The Dollar Index, which tracks the greenback against the currencies of six major U.S. trading partners, rose 0.3 percent to 74.487.
The bill signed by Obama raises the nation’s borrowing cap until 2013 and threatens automatic spending cuts to enforce $2.4 trillion in spending reductions over the next 10 years. The deadline to raise the limit was today. Approval fueled concern budget cuts will weigh on growth in the world’s biggest economy.
The measure will defer decisions on the nation’s finances to a bipartisan panel and may only modestly reduce deficits while slowing economic growth. Standard & Poor’s said July 14 it may cut the U.S. AAA rating if an agreement to lift the debt ceiling doesn’t include “credible” deficit cuts.
John Taylor, founder of the world’s largest currency-hedge fund, said the dollar will remain the global reserve currency even if the U.S. loses the top credit rating.
“There really is absolutely no alternative to the dollar in the next five to 10 years,” New York-based Taylor, chief executive officer of FX Concepts LLC, said in an interview on Bloomberg Television’s “In the Loop” with Betty Liu.
Canada’s currency fell 0.5 percent to 96.13 cents per U.S. dollar, from 95.70. Mexico’s peso retreated 1.1 percent to 11.8458 per dollar, from 11.7199. The U.S. is the largest market for both nations’ exports.
The Swiss currency extended gains versus the greenback after U.S. consumer purchases fell 0.2 percent following a 0.1 percent rise in May, Commerce Department data showed today. The median estimate had been for a 0.1 percent increase.
The franc also advanced as Swiss retail sales increased and manufacturing unexpectedly accelerated, suggesting the nation is not suffering from its record strength.
Australia’s dollar was the biggest loser against the dollar, tumbling to as low as $1.0779, the weakest level since July 21. Reserve Bank of Australia Governor Glenn Stevens held the overnight cash-rate target at 4.75 percent for a record eighth straight meeting. He cited “the acute sense of uncertainty” in financial markets.
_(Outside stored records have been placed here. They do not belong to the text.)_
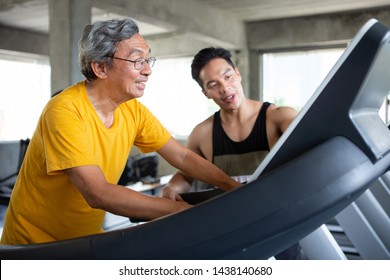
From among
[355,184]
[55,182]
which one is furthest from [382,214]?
[55,182]

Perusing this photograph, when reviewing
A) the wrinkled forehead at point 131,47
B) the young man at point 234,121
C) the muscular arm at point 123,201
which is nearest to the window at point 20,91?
the young man at point 234,121

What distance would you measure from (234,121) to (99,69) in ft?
2.27

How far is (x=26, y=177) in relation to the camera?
132 centimetres

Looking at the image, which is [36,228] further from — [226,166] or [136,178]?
[136,178]

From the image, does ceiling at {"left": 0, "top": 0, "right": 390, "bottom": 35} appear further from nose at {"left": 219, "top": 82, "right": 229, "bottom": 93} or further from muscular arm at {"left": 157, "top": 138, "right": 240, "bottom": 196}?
muscular arm at {"left": 157, "top": 138, "right": 240, "bottom": 196}

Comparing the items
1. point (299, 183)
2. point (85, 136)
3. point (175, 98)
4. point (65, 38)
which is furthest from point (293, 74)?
point (299, 183)

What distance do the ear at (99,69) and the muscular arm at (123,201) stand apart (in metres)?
0.44

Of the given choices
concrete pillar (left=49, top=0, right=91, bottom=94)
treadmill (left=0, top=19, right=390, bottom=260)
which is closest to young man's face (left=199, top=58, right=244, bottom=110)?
treadmill (left=0, top=19, right=390, bottom=260)

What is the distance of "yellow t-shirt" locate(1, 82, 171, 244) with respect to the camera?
1124 millimetres

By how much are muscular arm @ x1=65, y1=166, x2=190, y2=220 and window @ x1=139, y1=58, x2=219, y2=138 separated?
8.53 meters

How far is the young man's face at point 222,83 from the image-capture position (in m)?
1.76

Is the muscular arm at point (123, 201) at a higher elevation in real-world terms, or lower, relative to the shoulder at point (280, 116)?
lower

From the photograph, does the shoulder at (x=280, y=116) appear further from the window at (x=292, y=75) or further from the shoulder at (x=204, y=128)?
the window at (x=292, y=75)

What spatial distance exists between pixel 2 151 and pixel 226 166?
3.24 m
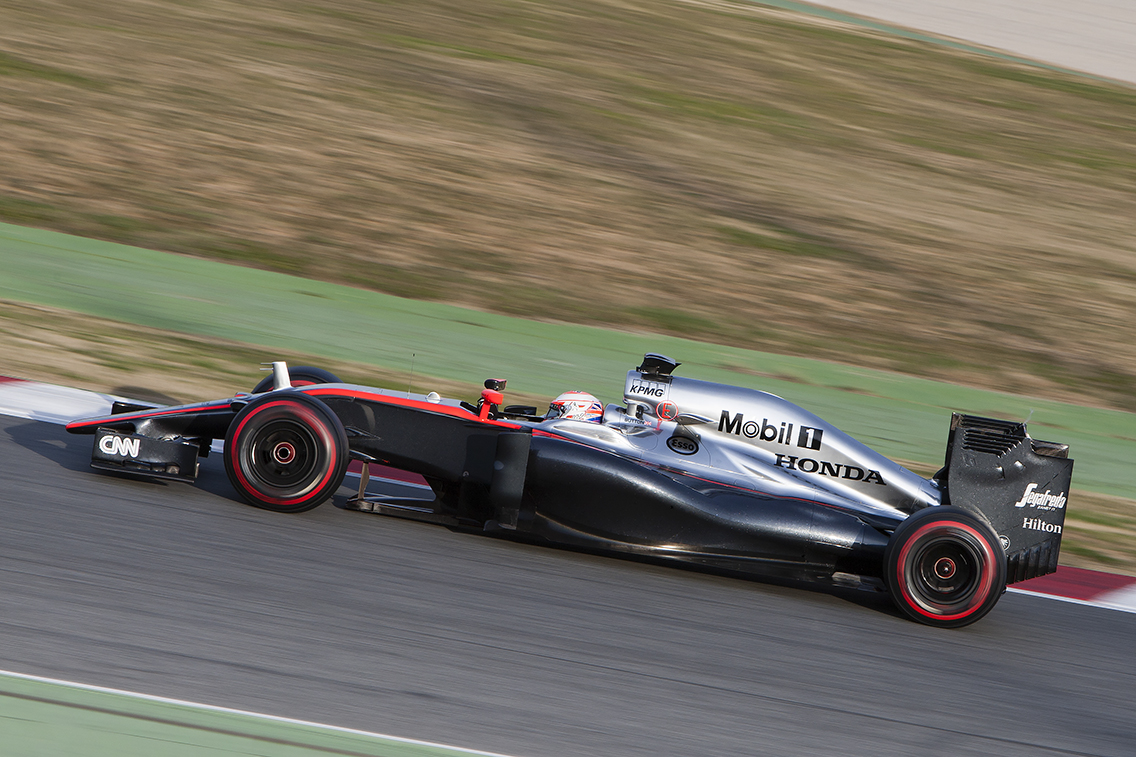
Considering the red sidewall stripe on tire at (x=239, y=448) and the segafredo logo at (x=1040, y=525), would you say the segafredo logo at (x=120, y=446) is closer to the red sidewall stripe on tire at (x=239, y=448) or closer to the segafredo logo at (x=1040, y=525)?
the red sidewall stripe on tire at (x=239, y=448)

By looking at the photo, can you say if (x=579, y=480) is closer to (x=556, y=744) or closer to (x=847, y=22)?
(x=556, y=744)

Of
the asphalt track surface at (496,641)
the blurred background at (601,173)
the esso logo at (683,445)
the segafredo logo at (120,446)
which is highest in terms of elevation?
the blurred background at (601,173)

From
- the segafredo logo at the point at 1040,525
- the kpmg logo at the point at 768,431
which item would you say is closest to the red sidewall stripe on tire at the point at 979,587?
the segafredo logo at the point at 1040,525

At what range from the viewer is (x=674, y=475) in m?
5.25

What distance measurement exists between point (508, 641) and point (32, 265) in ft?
24.4

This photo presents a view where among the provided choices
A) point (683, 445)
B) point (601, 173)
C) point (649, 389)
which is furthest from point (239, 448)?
point (601, 173)

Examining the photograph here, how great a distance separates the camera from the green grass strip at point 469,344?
8.85 meters

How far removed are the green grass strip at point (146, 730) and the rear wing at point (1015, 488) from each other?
3.02 metres

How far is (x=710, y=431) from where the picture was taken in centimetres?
546

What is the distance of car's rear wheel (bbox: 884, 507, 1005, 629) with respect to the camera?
4945mm

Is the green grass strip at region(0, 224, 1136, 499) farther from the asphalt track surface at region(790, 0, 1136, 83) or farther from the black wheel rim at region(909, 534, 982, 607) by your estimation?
the asphalt track surface at region(790, 0, 1136, 83)

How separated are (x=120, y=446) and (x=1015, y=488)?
433 centimetres

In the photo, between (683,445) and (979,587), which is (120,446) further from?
(979,587)

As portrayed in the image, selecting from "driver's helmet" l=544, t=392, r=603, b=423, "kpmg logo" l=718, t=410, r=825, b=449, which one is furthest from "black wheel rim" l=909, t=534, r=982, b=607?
"driver's helmet" l=544, t=392, r=603, b=423
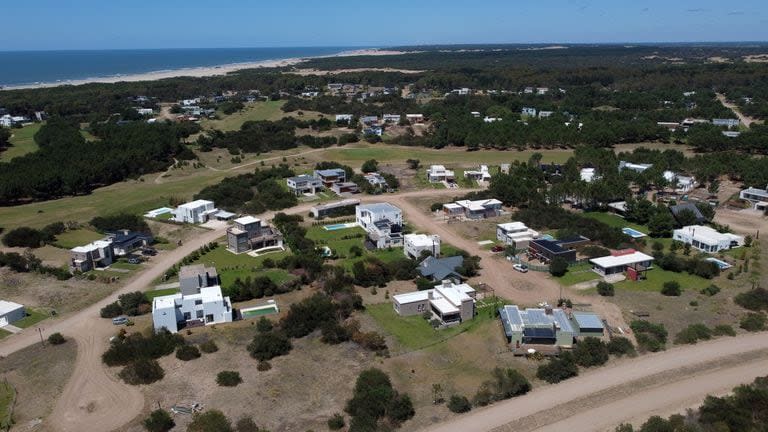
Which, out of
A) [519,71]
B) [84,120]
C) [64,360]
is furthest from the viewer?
[519,71]

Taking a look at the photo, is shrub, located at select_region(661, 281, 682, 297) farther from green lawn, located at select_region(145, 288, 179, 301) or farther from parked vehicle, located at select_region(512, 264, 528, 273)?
green lawn, located at select_region(145, 288, 179, 301)

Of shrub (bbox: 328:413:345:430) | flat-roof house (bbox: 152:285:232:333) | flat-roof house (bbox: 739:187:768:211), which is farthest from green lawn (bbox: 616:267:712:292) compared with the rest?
flat-roof house (bbox: 152:285:232:333)

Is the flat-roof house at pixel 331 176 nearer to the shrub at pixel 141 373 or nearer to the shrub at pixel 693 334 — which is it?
the shrub at pixel 141 373

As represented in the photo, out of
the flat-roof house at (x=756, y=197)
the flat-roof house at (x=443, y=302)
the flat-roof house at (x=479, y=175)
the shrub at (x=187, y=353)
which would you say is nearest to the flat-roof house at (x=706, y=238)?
the flat-roof house at (x=756, y=197)

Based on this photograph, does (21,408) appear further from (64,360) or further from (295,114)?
(295,114)

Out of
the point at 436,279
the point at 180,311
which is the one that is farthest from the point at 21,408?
the point at 436,279

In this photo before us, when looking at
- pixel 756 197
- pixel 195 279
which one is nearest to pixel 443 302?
pixel 195 279

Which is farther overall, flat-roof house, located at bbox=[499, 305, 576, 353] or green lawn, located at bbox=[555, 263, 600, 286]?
green lawn, located at bbox=[555, 263, 600, 286]
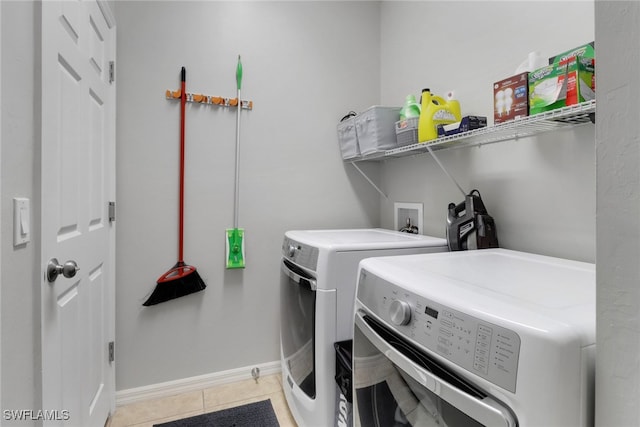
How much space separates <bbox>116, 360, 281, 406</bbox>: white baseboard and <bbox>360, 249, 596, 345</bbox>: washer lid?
150 centimetres

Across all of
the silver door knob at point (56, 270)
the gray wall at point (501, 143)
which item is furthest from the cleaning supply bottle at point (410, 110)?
the silver door knob at point (56, 270)

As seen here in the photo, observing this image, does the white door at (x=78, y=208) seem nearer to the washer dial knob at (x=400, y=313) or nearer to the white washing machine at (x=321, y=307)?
the white washing machine at (x=321, y=307)

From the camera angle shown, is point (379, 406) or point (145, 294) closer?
point (379, 406)

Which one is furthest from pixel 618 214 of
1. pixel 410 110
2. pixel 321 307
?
pixel 410 110

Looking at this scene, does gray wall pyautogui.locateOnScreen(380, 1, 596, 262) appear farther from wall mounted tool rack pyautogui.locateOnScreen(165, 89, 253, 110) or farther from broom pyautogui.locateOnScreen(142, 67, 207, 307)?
broom pyautogui.locateOnScreen(142, 67, 207, 307)

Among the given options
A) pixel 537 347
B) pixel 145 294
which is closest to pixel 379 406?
pixel 537 347

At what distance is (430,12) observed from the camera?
1.89 meters

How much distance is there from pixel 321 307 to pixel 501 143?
1.11 m

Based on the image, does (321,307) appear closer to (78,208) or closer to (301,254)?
(301,254)

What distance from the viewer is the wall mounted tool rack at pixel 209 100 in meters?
1.88

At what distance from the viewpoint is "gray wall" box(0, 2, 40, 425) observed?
75cm

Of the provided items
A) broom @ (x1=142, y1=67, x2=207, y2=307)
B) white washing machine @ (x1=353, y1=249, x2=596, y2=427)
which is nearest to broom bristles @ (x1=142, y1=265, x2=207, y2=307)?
broom @ (x1=142, y1=67, x2=207, y2=307)

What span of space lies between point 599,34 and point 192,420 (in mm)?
2098

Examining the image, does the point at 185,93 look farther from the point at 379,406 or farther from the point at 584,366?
the point at 584,366
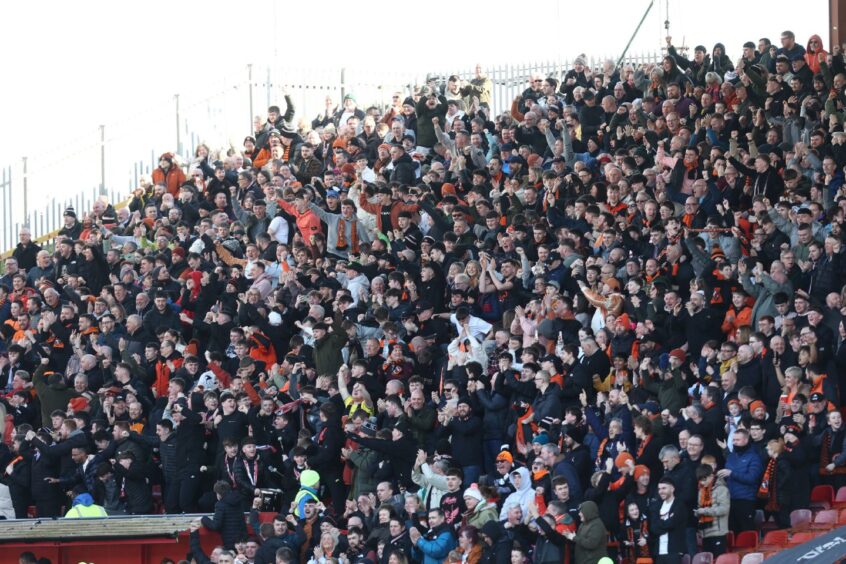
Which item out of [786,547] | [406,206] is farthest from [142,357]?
[786,547]

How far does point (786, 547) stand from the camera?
1755cm

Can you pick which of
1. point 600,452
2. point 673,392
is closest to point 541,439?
point 600,452

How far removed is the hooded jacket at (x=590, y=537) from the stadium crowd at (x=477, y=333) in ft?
0.08

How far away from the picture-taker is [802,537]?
57.8ft

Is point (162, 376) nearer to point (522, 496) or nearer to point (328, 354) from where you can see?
point (328, 354)

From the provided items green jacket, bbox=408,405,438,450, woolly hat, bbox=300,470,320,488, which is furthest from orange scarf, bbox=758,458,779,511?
woolly hat, bbox=300,470,320,488

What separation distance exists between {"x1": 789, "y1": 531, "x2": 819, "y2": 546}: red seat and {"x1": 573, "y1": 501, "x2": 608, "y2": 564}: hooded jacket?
1.88 meters

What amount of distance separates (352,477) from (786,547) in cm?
583

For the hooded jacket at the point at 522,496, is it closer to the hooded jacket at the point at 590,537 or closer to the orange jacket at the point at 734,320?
the hooded jacket at the point at 590,537

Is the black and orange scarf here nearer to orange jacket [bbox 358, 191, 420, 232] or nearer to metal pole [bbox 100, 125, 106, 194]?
orange jacket [bbox 358, 191, 420, 232]

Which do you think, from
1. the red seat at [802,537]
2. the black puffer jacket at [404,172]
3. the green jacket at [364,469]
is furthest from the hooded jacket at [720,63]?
the red seat at [802,537]

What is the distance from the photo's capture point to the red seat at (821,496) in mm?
18312

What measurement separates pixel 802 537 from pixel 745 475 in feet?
2.81

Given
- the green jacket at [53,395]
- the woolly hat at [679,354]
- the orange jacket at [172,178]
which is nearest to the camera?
the woolly hat at [679,354]
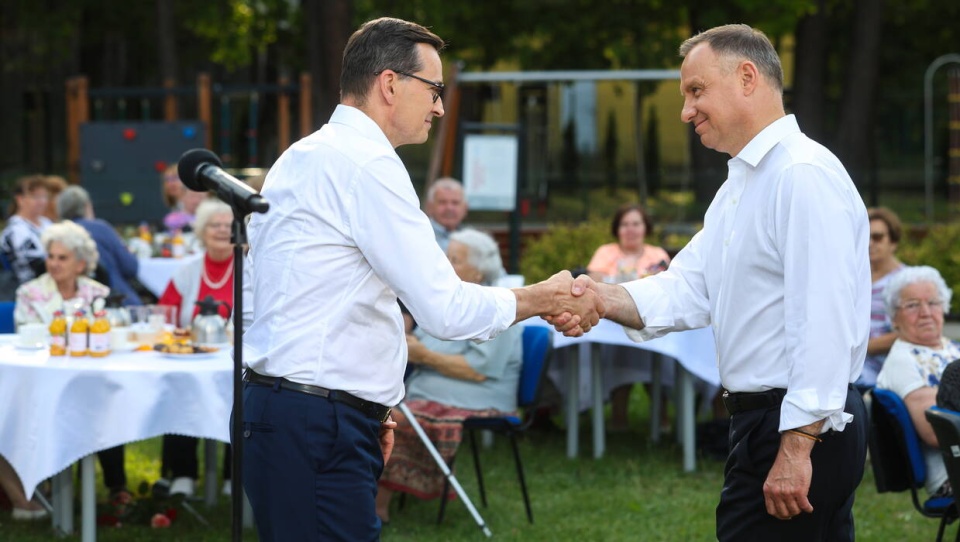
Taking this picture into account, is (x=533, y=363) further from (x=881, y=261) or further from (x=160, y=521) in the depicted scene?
(x=881, y=261)

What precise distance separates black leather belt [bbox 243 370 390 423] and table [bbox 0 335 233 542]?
7.28 feet

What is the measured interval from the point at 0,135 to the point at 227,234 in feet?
66.3

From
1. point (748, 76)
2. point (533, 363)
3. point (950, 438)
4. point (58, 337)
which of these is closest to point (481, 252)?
point (533, 363)

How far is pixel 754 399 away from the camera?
10.6ft

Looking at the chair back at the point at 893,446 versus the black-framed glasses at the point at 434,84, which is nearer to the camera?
the black-framed glasses at the point at 434,84

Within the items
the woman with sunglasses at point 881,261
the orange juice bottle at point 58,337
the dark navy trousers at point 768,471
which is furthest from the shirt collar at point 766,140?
the woman with sunglasses at point 881,261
The yen reached 76.30 yen per dollar yesterday, the strongest level since March. Finance Minister Yoshihiko Noda said the nation’s currency is overvalued and he’s watching markets closely.
Officials are concerned the yen’s strength will hurt domestic companies and undermine the nation’s recovery from the March 11 earthquake and tsunami, the Nikkei newspaper reported, without saying where it got the information. Noda declined to comment today on possible currency intervention when speaking to reporters in Tokyo.
Japan last intervened on March 18, joining Group of Seven counterparts in selling the yen a day after it jumped to a record against the dollar.